Commit 878eb8a
authored
feat(amber): add loop-bookkeeping columns to materialized State (dormant) (#5900)
### What changes were proposed in this PR?
Extends the cross-region **State materialization** format from a single
`content` column to **3 columns** — `content`, `loop_counter`,
`loop_start_id` — promoting loop bookkeeping to first-class columns
(never inside the content JSON). The transport carries them end to end:
the `OutputManager` state writer + `emit_state`, the Python network
sender/receiver, the materialization reader, and the Scala
`state.toTuple` call sites. In memory the two loop fields ride on the
`StateFrame` envelope; they are materialized/serialized as their own
columns (parallel to `content`), and `from_tuple` / `fromTuple` read
only `content` back into the `State`.
The loop-back write address (LoopStart's input-port URI) is
**intentionally not** carried in State. It's constant per-execution
config, not per-iteration data, so it will be delivered to Loop End at
**setup** in the loop PR rather than round-tripping through every State
row. (An earlier revision of this PR carried a `loop_start_state_uri`
column; it was dropped after review — better than shipping a dormant
column and removing it later.)
On the Python side the column-name → value mapping is defined once in
`State.to_columns` and reused by both `to_tuple` (iceberg) and the
network sender's `StateFrame` branch, so adding a column later is a
single-line change in one place rather than an edit in every serializer.

* Given request A *
How many lines of the rows below contain the string "coupe", counting only matches with the same case? Reply with the number alone.

* Records for the exercise *

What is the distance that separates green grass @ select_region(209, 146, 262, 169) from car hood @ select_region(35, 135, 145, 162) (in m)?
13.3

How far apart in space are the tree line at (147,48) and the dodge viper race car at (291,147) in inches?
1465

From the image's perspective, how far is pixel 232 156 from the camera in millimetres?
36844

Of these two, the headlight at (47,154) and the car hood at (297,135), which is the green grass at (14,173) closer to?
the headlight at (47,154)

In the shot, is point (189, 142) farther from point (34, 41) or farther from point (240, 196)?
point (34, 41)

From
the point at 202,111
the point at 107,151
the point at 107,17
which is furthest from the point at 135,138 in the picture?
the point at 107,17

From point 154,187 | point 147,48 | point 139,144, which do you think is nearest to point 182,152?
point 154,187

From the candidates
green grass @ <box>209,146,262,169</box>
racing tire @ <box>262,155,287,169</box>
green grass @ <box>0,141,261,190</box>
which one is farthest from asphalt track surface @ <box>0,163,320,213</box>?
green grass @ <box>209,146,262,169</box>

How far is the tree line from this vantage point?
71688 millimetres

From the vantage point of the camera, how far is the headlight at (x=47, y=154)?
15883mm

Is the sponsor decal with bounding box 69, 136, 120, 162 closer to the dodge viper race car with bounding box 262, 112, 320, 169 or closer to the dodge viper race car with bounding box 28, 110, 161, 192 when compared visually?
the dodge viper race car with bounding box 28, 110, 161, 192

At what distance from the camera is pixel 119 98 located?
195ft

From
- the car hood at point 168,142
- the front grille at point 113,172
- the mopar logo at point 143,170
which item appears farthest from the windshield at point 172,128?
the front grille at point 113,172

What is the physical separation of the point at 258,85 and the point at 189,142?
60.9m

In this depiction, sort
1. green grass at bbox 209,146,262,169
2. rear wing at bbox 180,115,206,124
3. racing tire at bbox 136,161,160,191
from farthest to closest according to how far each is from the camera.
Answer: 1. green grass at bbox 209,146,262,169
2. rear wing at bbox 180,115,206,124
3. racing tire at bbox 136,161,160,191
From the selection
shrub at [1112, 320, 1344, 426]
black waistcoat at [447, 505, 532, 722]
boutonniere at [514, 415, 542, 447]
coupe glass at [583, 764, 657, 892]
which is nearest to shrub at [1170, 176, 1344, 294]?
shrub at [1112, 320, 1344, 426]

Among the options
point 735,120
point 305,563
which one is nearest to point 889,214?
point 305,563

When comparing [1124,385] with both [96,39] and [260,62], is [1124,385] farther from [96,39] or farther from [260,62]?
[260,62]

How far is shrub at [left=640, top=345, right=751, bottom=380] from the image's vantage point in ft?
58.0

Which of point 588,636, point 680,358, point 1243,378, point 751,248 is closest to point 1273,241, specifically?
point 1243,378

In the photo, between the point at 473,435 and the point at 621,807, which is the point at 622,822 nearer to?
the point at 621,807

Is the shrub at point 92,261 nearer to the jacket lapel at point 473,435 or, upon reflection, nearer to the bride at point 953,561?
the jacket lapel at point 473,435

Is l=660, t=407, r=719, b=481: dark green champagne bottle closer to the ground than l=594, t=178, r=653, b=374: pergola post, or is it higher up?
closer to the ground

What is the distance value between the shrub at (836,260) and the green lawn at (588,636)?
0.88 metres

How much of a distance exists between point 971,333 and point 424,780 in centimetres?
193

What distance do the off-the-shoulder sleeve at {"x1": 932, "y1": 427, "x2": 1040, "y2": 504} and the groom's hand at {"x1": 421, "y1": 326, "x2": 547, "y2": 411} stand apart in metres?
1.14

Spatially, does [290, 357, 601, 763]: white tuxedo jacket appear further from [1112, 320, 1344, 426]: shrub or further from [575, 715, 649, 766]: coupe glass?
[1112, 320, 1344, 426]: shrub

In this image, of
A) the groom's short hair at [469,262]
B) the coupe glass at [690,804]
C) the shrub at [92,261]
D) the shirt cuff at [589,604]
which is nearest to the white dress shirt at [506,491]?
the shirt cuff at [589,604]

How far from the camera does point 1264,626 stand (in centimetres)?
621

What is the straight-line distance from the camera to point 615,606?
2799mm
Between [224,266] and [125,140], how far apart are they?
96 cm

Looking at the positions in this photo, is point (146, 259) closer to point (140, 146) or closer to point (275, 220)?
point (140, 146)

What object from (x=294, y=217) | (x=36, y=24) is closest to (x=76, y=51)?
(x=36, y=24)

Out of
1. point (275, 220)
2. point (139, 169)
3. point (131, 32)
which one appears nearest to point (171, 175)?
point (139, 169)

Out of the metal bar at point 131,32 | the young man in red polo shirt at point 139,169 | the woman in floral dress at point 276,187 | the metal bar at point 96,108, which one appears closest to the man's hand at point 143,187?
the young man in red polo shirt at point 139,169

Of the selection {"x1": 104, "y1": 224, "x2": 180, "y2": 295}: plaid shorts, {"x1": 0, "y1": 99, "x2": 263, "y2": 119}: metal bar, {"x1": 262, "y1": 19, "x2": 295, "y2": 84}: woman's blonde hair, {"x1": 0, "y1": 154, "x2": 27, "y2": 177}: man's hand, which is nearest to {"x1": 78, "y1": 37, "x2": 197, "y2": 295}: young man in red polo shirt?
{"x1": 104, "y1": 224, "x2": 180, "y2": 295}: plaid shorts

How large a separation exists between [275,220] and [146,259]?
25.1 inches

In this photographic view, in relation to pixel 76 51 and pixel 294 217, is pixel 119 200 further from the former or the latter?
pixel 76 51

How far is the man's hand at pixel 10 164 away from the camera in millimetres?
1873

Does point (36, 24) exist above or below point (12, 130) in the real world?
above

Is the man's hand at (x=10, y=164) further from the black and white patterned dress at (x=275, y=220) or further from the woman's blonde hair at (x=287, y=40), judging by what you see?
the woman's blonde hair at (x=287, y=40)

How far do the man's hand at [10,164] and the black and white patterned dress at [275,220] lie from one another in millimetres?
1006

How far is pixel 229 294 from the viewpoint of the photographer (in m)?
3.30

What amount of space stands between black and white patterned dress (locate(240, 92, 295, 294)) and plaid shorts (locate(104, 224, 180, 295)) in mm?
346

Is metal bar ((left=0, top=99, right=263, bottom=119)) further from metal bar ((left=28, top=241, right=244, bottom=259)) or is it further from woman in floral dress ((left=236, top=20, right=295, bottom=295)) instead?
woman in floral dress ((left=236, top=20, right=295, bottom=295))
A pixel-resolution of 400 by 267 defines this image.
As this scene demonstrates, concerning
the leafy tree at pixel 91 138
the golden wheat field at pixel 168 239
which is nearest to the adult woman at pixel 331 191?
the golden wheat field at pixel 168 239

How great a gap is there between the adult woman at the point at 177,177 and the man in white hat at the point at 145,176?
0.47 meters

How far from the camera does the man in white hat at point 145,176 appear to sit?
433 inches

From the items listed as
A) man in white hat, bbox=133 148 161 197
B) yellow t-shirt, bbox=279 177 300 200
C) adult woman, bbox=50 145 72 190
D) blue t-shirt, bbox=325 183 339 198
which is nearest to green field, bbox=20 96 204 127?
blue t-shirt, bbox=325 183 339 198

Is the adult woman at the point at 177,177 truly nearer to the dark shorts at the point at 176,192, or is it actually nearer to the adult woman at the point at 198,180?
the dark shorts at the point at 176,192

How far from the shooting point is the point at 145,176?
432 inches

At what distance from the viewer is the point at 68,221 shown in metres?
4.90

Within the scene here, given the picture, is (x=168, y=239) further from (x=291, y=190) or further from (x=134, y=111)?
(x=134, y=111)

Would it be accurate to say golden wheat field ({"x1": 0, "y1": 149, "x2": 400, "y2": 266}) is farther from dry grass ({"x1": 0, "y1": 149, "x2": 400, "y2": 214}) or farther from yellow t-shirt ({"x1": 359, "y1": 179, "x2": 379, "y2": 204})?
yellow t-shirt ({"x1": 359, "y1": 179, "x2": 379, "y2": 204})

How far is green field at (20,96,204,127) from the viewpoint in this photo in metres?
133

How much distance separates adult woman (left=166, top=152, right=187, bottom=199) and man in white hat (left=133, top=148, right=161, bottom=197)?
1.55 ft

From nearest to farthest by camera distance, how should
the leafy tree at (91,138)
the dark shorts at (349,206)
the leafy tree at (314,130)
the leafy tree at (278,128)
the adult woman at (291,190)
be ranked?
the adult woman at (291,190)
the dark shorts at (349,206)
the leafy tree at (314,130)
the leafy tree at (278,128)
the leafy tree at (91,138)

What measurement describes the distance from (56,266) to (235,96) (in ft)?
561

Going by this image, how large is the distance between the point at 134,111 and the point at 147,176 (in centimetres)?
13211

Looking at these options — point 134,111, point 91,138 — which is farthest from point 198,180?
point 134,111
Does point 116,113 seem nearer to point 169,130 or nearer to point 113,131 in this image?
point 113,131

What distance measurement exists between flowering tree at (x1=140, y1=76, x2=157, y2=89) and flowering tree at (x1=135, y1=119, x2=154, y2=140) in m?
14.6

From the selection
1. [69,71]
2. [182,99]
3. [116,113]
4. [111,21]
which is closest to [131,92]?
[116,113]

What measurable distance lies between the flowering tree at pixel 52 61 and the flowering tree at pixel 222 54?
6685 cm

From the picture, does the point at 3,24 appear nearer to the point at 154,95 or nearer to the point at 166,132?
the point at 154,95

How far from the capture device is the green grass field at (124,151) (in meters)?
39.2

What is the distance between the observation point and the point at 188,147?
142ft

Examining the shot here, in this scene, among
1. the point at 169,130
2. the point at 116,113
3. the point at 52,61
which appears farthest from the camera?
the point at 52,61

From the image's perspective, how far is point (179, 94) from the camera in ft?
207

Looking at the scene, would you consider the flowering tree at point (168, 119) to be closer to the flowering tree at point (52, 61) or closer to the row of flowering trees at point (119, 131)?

* Given request B *
In the commit description above, where on the Python side is the mapping from column name to value defined?

* Written response A *
3

* Written response B *
In `State.to_columns`.